## What you have to do:
Output all of the data verbatim.

[Recorded data]

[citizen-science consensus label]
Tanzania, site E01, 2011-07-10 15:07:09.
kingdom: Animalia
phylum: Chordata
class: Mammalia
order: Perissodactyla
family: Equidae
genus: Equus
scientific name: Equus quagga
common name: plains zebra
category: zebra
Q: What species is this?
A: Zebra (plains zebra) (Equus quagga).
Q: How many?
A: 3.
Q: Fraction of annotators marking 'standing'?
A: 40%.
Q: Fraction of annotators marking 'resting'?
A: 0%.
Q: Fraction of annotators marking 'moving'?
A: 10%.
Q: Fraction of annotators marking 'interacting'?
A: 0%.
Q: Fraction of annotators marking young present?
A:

## Solution:
[citizen-science consensus label]
Tanzania, site E01, 2011-07-10 15:07:09.
kingdom: Animalia
phylum: Chordata
class: Mammalia
order: Perissodactyla
family: Equidae
genus: Equus
scientific name: Equus quagga
common name: plains zebra
category: zebra
Q: What species is this?
A: Zebra (plains zebra) (Equus quagga).
Q: How many?
A: 3.
Q: Fraction of annotators marking 'standing'?
A: 40%.
Q: Fraction of annotators marking 'resting'?
A: 0%.
Q: Fraction of annotators marking 'moving'?
A: 10%.
Q: Fraction of annotators marking 'interacting'?
A: 0%.
Q: Fraction of annotators marking young present?
A:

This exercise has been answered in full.